With the main event slot, this had to be good. And thankfully, it was. They hit on a lot of the right notes, similar to the men’s match. With a smaller roster to work with, a lot of the match relied on surprise entrants and nostalgia pops, which made for a really fun match. Sasha Banks (#1) played the iron woman, lasting 54:46, while Becky Lynch (#2) also got a strong showing. Special appearances from Lita (#5), Kairi Sane (#6), Torrie Wilson (#9), and Kelly Kelly (#19) were fine. The highlights were some of the others. Michelle McCool (#14) threw out five girls and looked great. Vickie Guerrero (#16) had a hilarious appearance. Ember Moon (#23) was a nice surprise, as was the Beth Phoenix (#24) faceoff with Nia Jax (#22). Both Bella Twins appeared to big pops, as did Trish Stratus (#30), who still looked like she could go better than most. We even got a callback to the awesome Trish/Mickie James feud. In the end, Banks threw out Bayley (#29) and Trish out, before turning on Asuka. She was then thrown out by the Bellas, leaving it down to them and Asuka. Nikki eliminated her sister and had a fun little exchange with Asuka at the end. It looked like Nikki was going to win after a forearm, but Asuka kicked her in the knee and got rid of her at 58:59. Everyone worked hard and they laid out the surprises and interactions very well. Most importantly, I had so much fun watching this. Kudos to everyone involved.

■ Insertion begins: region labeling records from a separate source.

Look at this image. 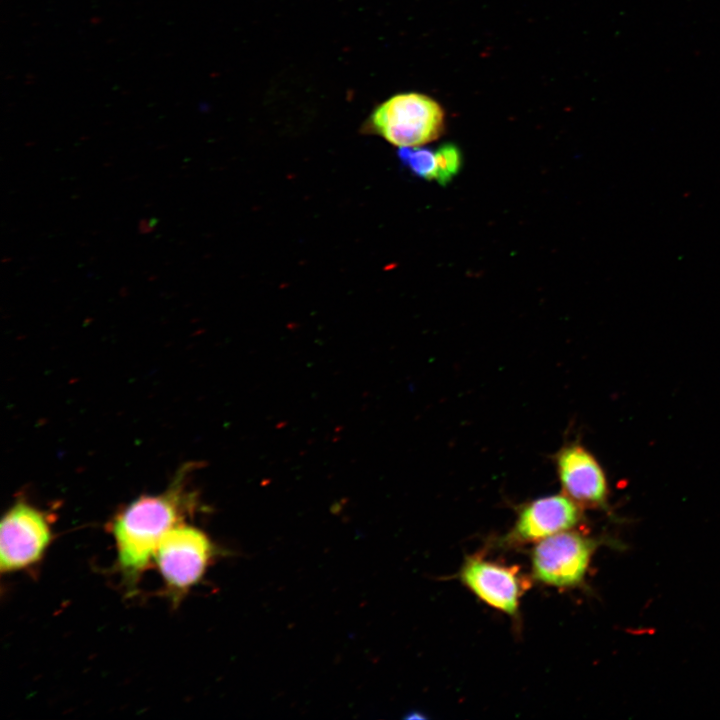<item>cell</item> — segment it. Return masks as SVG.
Segmentation results:
<instances>
[{
  "label": "cell",
  "mask_w": 720,
  "mask_h": 720,
  "mask_svg": "<svg viewBox=\"0 0 720 720\" xmlns=\"http://www.w3.org/2000/svg\"><path fill=\"white\" fill-rule=\"evenodd\" d=\"M190 498L175 483L160 495L137 498L116 515L112 534L118 566L128 586H133L150 565L163 536L183 523L192 504Z\"/></svg>",
  "instance_id": "6da1fadb"
},
{
  "label": "cell",
  "mask_w": 720,
  "mask_h": 720,
  "mask_svg": "<svg viewBox=\"0 0 720 720\" xmlns=\"http://www.w3.org/2000/svg\"><path fill=\"white\" fill-rule=\"evenodd\" d=\"M370 128L391 144L420 147L443 132L445 114L433 98L416 92L395 95L370 116Z\"/></svg>",
  "instance_id": "7a4b0ae2"
},
{
  "label": "cell",
  "mask_w": 720,
  "mask_h": 720,
  "mask_svg": "<svg viewBox=\"0 0 720 720\" xmlns=\"http://www.w3.org/2000/svg\"><path fill=\"white\" fill-rule=\"evenodd\" d=\"M214 552L213 543L203 531L184 523L163 536L154 561L174 601L200 581Z\"/></svg>",
  "instance_id": "3957f363"
},
{
  "label": "cell",
  "mask_w": 720,
  "mask_h": 720,
  "mask_svg": "<svg viewBox=\"0 0 720 720\" xmlns=\"http://www.w3.org/2000/svg\"><path fill=\"white\" fill-rule=\"evenodd\" d=\"M51 538V527L43 512L24 502L14 504L0 525L1 572L11 573L37 563Z\"/></svg>",
  "instance_id": "277c9868"
},
{
  "label": "cell",
  "mask_w": 720,
  "mask_h": 720,
  "mask_svg": "<svg viewBox=\"0 0 720 720\" xmlns=\"http://www.w3.org/2000/svg\"><path fill=\"white\" fill-rule=\"evenodd\" d=\"M596 544L593 539L567 530L540 540L531 554L533 576L556 587L580 584Z\"/></svg>",
  "instance_id": "5b68a950"
},
{
  "label": "cell",
  "mask_w": 720,
  "mask_h": 720,
  "mask_svg": "<svg viewBox=\"0 0 720 720\" xmlns=\"http://www.w3.org/2000/svg\"><path fill=\"white\" fill-rule=\"evenodd\" d=\"M462 583L487 605L515 615L526 582L519 569L483 559L467 558L460 571Z\"/></svg>",
  "instance_id": "8992f818"
},
{
  "label": "cell",
  "mask_w": 720,
  "mask_h": 720,
  "mask_svg": "<svg viewBox=\"0 0 720 720\" xmlns=\"http://www.w3.org/2000/svg\"><path fill=\"white\" fill-rule=\"evenodd\" d=\"M581 519L577 502L567 495H550L525 505L517 518L511 542L540 541L574 527Z\"/></svg>",
  "instance_id": "52a82bcc"
},
{
  "label": "cell",
  "mask_w": 720,
  "mask_h": 720,
  "mask_svg": "<svg viewBox=\"0 0 720 720\" xmlns=\"http://www.w3.org/2000/svg\"><path fill=\"white\" fill-rule=\"evenodd\" d=\"M556 466L565 494L575 502L589 506L605 502L606 477L588 450L577 444L566 446L558 453Z\"/></svg>",
  "instance_id": "ba28073f"
},
{
  "label": "cell",
  "mask_w": 720,
  "mask_h": 720,
  "mask_svg": "<svg viewBox=\"0 0 720 720\" xmlns=\"http://www.w3.org/2000/svg\"><path fill=\"white\" fill-rule=\"evenodd\" d=\"M401 163L415 176L437 181L439 175V155L437 149L423 147H400L398 153Z\"/></svg>",
  "instance_id": "9c48e42d"
},
{
  "label": "cell",
  "mask_w": 720,
  "mask_h": 720,
  "mask_svg": "<svg viewBox=\"0 0 720 720\" xmlns=\"http://www.w3.org/2000/svg\"><path fill=\"white\" fill-rule=\"evenodd\" d=\"M439 155V175L437 182L441 185L449 183L460 171L462 154L454 144H444L437 148Z\"/></svg>",
  "instance_id": "30bf717a"
},
{
  "label": "cell",
  "mask_w": 720,
  "mask_h": 720,
  "mask_svg": "<svg viewBox=\"0 0 720 720\" xmlns=\"http://www.w3.org/2000/svg\"><path fill=\"white\" fill-rule=\"evenodd\" d=\"M155 225H156L155 219L142 220L140 222L139 229L142 233H147V232L151 231Z\"/></svg>",
  "instance_id": "8fae6325"
}]
</instances>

Post-match, Alexa Bliss and Charlotte entered the ring so Asuka could make her choice for WrestleMania. Before she could, “Bad Reputation” hit and out came the debuting Ronda Rousey. She pointed to the WrestleMania sign (and looked awkward while doing it) and wanted a handshake from Asuka. Asuka, being amazing, just kind of slapped her hand away. She exited and shook Stephanie McMahon’s hand (Steph was on commentary) to close the show. I’m glad Rousey wasn’t in the Rumble. I understand why she’s being brought in and it makes sense, I just think doing it here took the focus off Asuka too much.

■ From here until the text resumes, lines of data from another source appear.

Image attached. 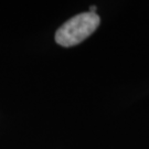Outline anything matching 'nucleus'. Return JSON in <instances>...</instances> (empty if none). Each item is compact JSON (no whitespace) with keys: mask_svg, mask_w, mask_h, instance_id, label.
Wrapping results in <instances>:
<instances>
[{"mask_svg":"<svg viewBox=\"0 0 149 149\" xmlns=\"http://www.w3.org/2000/svg\"><path fill=\"white\" fill-rule=\"evenodd\" d=\"M101 19L96 13L83 12L71 18L58 29L55 41L62 47H73L84 41L94 33L100 26Z\"/></svg>","mask_w":149,"mask_h":149,"instance_id":"1","label":"nucleus"}]
</instances>
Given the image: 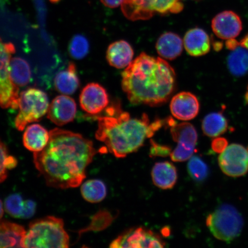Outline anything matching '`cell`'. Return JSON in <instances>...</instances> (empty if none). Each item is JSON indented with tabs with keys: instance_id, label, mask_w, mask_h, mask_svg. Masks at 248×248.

Overall: A great start to 2018 for the WWE. Other than lame US Title match, everything was solid at the very least. There’s a good cruiserweight tag and two solid tag team matches from the Raw brand. The Smackdown Tag Team Title match is very good, while the Universal Title match was a fun car crash. I thought the WWE Title match was better than expected, with all three guys delivering the best handicap match I’ve ever seen. This show really succeeded with the two Royal Rumble matches. Recently, most of the Rumble matches were lackluster. But, they delivered two very good Rumble matches this year and the long show didn’t feel very long.